Thanks Janet, sorry, I feel like a drama queen now, but I was truly so worried all weekend. Trust it to be a long weekend too! 

And, thanks too Natalie. I clean the bowl every 3-4 days as it's a really large one and I put filtered water from the fridge in it, plus top it up during the day. But, you are right, I'll do it every second day now, it has crossed my mind before that its just the same water going round and round, it must deteriorate to some degree.

Question though, when we go back for another urinalysis, do you think I should use LabLitter or is it still preferable to do the cystocentesis?


----------



## Caty M (Aug 13, 2010)

Oh I know ALL about fussy cats.. ugh. What I did was make a chicken broth (froze most of it) since he was ok with that.. do you know if she will drink it? I mixed it with tuna juice and slowly reduced the amount of tuna, then started adding a tiny bit of canned food at a time to just the broth.


----------



## MollyWoppy (Mar 19, 2010)

thanks Caty, Yep, you've described exactly my plan. I'm figuring it will probably take 6 months.
Going out today for cans of cat food, tuna, cornish hens, and ice cube trays. 
Anyone ever blended a mouse? (those frozen feeder ones). I feel sick now.


----------



## IslandPaws4Raw (Sep 7, 2011)

Yeah! good news! C'mon Windy, give your Mum an easy time with the transition!


----------



## Caty M (Aug 13, 2010)

NEver blended one LOL, but one of my cats likes thawed mice. The other one pulls his lips back in a disgusted face like I just made him smell a dead rodent. Which I did.


----------



## MollyWoppy (Mar 19, 2010)

LOL. A couple of months ago I got all excited because Windy actually ate a feeder mouse. I was dancing around, (seriously) thinking all my problems were solved, mentally figuring out the cost of feeding her 2-3 mice a day. Then 2 minutes later, she puked dead mouse up on my counter. Has refused to touch one since.
Frickin cats.


----------



## Janet At Nutro (Mar 11, 2011)

MollyWoppy said:


> Thanks Janet, sorry, I feel like a drama queen now, but I was truly so worried all weekend. Trust it to be a long weekend too!
> 
> And, thanks too Natalie. I clean the bowl every 3-4 days as it's a really large one and I put filtered water from the fridge in it, plus top it up during the day. But, you are right, I'll do it every second day now, it has crossed my mind before that its just the same water going round and round, it must deteriorate to some degree.
> 
> Question though, when we go back for another urinalysis, do you think I should use LabLitter or is it still preferable to do the cystocentesis?


Pennie you are not a drama queen. You love Windy and you were very concerned, and maybe a little scared too.
I have cats too, so I do understand how you feel. Windy is very lucky to have you to take such good care of her!


----------



## xellil (Apr 4, 2011)

I wouldn't have been any help but I am so sorry I missed this! And I am glad it turned out that hopefully this is not something awful.

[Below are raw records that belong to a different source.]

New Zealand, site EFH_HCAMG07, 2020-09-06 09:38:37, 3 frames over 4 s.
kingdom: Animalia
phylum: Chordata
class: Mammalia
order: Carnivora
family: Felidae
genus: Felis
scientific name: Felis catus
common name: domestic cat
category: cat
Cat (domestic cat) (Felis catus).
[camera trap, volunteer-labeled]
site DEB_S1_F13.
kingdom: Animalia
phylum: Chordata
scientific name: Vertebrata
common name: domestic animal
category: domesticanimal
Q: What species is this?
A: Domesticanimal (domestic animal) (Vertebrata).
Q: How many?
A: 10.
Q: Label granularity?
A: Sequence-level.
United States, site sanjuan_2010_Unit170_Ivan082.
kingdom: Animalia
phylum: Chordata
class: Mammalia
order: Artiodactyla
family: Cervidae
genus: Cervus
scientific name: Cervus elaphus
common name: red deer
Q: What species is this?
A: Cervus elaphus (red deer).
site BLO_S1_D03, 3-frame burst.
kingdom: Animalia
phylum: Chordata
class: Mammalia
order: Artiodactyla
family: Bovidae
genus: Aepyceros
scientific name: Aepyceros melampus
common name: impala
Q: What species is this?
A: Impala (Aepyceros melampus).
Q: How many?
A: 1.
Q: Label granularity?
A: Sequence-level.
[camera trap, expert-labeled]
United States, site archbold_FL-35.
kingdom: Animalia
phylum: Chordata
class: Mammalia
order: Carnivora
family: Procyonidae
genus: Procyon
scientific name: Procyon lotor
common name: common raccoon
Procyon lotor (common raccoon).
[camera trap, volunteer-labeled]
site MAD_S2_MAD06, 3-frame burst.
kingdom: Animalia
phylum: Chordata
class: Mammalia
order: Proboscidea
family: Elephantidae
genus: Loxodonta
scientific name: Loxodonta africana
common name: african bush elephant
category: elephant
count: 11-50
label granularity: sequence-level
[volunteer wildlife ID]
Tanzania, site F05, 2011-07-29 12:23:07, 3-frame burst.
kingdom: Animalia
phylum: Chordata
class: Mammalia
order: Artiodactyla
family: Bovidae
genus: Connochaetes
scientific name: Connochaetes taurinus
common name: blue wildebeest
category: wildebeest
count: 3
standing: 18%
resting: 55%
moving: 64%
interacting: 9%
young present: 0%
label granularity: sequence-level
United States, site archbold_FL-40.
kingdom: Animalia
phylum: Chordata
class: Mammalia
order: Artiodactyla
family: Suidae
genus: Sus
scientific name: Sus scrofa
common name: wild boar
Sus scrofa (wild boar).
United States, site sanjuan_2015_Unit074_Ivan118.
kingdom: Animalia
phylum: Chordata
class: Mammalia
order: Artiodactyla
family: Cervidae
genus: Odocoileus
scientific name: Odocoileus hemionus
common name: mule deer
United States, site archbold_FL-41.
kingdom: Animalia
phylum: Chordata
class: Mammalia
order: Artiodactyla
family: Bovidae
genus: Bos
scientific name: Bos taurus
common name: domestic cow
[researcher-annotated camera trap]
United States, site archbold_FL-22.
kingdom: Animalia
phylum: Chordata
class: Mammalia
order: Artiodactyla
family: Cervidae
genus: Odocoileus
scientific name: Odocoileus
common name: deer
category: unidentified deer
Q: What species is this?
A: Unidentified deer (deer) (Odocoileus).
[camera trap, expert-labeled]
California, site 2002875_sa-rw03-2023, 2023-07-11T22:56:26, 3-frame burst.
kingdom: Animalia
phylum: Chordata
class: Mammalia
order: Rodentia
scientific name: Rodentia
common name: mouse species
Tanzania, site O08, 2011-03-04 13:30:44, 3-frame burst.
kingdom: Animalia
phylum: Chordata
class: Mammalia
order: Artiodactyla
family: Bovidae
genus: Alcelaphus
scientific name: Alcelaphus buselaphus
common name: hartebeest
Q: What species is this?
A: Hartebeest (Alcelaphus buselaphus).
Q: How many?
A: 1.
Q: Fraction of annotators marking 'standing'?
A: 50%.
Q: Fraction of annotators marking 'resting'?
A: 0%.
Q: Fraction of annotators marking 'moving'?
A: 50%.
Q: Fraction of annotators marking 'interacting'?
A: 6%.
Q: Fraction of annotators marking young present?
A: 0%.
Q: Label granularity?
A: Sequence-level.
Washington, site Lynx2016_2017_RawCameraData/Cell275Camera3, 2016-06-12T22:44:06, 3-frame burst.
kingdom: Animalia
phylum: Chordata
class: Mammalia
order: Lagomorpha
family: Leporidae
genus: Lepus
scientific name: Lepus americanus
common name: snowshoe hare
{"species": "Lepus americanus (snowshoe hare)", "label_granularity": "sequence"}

Of course you were freaked out. Anyone would have been. She is your baby 

They shouldn't make you pay for that test. If the values are all skewed because they screwed up, they should give you your money back. To me, that's just incompetent to put her through that for nothing, and cause you mental anguish for several days.


----------



## magicre (Apr 7, 2010)

MollyWoppy said:


> Vet just called and he said he's not worried at all about Windy.
> Said that he's pretty sure they hit a blood vessel whilst using the needle to draw urine out of her bladder and that has thrown all her values off.
> God, I wish the vet tech had said something about that to me last Friday instead of letting me stew all weekend.
> Wish I could change the title to "not so bad........"
> ...


do not feel embarrassed. when bubba had his UA done, the same thing happened....apparently dogs are not as cooperative as humans are when getting a tube shoved up their you know. 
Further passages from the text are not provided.